中学校などで運動部活動の指導にあたる学生を育成する大阪体育大学の「グッドコーチ養成セミナー」の2025年度修了証が、学生2人に授与されました。

グッドコーチ養成セミナーの修了証を受け取った藤井愛華さん(前列右から2人目)、陽本千咲さん(3人目)と受講生

大阪体育大学はスポーツSDGsを推進しています
運動部活動は、国が2026年度からの6年間で全国すべての部活動の地域展開の実現を目指した新ガイドラインを発表するなど、大きな転換点を迎えています。
グッドコーチ養成セミナーは、2021年度にスタート。受講生は、部活動指導員の研修項目として国が例示した内容に加え、大体大独自に開発した教育プログラムでコーチングの基礎、スポーツ倫理、事故対応などを約1年間学び、修了者には修了証が発行されます。修了証は、今回の2人を加え、28人に授与されました。

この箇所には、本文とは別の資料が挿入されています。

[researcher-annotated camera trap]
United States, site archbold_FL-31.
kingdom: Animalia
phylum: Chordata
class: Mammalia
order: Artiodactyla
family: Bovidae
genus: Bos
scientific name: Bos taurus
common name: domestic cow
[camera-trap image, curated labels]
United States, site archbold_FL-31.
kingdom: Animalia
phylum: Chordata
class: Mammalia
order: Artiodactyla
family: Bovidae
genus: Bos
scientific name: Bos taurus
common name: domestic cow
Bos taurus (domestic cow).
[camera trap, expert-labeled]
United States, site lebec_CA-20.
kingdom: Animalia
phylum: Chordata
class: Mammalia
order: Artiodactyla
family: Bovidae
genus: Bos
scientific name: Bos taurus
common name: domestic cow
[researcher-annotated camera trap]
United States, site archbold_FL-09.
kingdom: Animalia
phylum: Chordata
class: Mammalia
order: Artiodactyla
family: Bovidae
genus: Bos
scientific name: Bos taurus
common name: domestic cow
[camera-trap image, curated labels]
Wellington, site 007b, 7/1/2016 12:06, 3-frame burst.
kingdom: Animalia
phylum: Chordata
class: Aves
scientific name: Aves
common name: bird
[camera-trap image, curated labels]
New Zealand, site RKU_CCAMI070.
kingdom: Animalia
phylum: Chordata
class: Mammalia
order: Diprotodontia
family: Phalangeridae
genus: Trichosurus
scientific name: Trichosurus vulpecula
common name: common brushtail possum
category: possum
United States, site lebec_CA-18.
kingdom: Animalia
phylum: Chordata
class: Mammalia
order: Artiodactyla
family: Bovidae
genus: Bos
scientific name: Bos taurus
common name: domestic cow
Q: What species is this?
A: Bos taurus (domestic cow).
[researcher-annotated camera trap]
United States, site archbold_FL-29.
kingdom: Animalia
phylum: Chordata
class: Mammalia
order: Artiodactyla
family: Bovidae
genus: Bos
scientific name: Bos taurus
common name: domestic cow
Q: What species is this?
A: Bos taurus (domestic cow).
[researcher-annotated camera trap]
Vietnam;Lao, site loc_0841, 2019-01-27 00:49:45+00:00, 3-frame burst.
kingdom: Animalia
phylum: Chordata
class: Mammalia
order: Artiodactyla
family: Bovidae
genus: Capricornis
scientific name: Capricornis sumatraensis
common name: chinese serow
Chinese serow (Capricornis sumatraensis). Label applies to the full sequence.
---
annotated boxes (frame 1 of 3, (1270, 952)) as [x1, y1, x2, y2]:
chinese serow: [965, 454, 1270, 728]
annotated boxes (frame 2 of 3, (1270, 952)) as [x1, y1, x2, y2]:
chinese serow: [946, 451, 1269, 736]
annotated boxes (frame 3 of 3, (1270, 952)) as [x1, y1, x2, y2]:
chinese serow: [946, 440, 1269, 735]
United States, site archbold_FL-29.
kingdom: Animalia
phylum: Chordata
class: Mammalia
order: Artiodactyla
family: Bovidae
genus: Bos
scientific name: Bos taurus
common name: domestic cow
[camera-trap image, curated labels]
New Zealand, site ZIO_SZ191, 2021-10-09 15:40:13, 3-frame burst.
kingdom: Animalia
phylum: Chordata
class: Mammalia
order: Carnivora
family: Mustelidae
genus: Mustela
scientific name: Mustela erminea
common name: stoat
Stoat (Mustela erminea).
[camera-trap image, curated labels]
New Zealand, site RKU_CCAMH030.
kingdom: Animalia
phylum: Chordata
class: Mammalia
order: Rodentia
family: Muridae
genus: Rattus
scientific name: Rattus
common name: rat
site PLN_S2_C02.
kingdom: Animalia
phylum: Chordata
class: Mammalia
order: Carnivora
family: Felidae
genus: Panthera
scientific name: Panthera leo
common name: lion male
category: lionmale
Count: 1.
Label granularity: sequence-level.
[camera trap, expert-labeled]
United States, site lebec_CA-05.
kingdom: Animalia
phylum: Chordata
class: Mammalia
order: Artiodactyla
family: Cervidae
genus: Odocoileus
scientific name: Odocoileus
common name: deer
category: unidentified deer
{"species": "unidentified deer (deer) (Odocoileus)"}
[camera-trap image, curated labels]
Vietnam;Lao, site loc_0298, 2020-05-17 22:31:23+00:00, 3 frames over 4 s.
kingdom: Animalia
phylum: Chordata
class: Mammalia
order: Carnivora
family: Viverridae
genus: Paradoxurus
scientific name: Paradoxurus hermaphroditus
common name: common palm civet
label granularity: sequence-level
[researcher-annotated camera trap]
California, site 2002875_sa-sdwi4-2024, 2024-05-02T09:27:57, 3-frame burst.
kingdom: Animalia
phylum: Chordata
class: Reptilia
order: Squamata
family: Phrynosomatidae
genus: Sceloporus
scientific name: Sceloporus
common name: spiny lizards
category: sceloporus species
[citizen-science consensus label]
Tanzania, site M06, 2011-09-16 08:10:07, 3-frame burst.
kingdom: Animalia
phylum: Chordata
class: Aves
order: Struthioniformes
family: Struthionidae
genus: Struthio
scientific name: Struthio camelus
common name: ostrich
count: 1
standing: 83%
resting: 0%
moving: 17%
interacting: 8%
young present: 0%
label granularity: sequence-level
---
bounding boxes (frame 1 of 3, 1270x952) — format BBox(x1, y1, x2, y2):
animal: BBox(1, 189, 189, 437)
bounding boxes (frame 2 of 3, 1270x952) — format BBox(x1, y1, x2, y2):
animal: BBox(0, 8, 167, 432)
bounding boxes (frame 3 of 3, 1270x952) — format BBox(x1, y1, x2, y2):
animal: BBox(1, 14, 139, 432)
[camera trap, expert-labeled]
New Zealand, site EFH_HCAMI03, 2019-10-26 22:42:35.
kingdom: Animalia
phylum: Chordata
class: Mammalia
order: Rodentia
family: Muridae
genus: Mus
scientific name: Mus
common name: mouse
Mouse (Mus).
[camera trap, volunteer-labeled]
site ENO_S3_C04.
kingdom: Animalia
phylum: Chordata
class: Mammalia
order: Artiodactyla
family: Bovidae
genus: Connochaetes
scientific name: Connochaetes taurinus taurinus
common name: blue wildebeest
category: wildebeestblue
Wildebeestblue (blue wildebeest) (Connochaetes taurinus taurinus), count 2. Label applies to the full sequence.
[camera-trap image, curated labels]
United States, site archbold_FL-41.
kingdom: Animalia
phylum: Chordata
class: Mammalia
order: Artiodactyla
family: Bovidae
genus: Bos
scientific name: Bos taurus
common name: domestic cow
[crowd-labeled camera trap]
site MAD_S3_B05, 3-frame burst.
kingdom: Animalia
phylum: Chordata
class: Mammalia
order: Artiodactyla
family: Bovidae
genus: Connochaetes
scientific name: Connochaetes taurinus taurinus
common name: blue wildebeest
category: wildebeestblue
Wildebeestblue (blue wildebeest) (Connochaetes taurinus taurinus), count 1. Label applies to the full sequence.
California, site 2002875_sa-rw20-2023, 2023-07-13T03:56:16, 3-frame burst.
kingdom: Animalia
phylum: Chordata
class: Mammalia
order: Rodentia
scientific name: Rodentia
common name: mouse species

また、大体大は各自治体などからの部活動指導の要望を受けて受講生らに伝え、指導競技や条件がマッチした学生を各自治体に紹介する活動を推進しています。これまでに延べ約220人が中学校などで部活動指導にあたりました。2025年度も多くの登録学生を自治体・学校法人・スポーツ団体に紹介し、52人(1月22日現在)が部活動指導にあたっています。
スポーツ指導者としての学生の育成と、学校現場と学生のニーズのマッチングをシステマティックに進める大体大の取り組みは全国でも極めて珍しく、スポーツ庁や自治体からも高い評価を受けています。大学基準協会の大学評価では、「学生のスポーツ指導者としての実践的な学びにつながるとともに、中学校等の教員の負担減少及び地域の学校教育における部活動の持続可能な運営体制の構築に貢献している」として大学の長所と明記されました。

2025年度の修了生は、藤井愛華さん(スポーツ科学部2年、兵庫・須磨翔風高校)、陽本千咲さん(スポーツ科学部2年、大阪・城南学園高校)。藤井さんは大阪府貝塚市立中学で、陽本さんは大阪府藤井寺市立中学で、それぞれ女子バレーボール部を指導しています。
2人はスポーツ科学部・藤本淳也教授から修了証を交付されました。
2人に感想を聞きました。
藤井愛華さん(スポーツ科学部2年)=2025年7月から貝塚市立中で女子バレーボール部を指導

――受講修了の感想は
この1年間、いろんなことを教えていただきました。自分が部活動指導の現場で実践してうまくいったりいかなかったりたくさんありましたが、この修了証をもらったからにはより責任感を持って指導していきたいと思います。
――なぜグッドコーチ養成セミナーを受講したのか
大学に入ってから部活動をしておらず、体大生らしいことをあまりしていませんでした。元々教員になりたくて体大に入学し、教員になりたい理由も部活動の指導をしたいという思いでしたので、セミナーの募集メールを見て大学で何かチャレンジしたいと思って参加しました。
――セミナーで得た知識で、実際のバレーボールの指導で役立ったことは
このセミナーで主役は生徒だということを教えていただきました。これまでは、自分自身の部活動の経験では「顧問の先生やコーチに言われたから、これをやる」ということが多かったのですが、セミナーで学んだ今は、生徒に「何をしたいのか、どう思っているのか」を聞きながら、それに沿ったサポートをしようと考えています。これからもセミナーで得た知識を活かし、指導を続けていきたい。
陽本千咲さん(スポーツ科学部2年)=2025年1月から藤井寺市立中で女子バレーボール部を指導

――中学で部活動指導を始めた理由は
教員になるかどうか迷っていて、学校現場を自分の目で見たかったからです。
――なぜグッドコーチ養成セミナーを受講したのか
自分は昨年1月、中学のバレー部の指導を始めましたが、指導に携わって分からないことが多かったので、専門的な知識を得て、何か生徒のためになればと思い、セミナーに応募しました。
――セミナーで得た知識で、実際のバレーボールの指導で役立ったことは
セミナーで学んだことをきっかけに、指導現場では生徒に問いかけることを強く意識するようになりました。指導者の考えを生徒に押し付けるのではなくて、生徒には「そのプレーにはどういう意図があったの?」と聞き、「意図のないミスを減らしなさい」と言っています。ただボールに触る、誰かにパスを出すのではなく、どこのコースに打ってほしかったなどまで考えてほしいと思っています。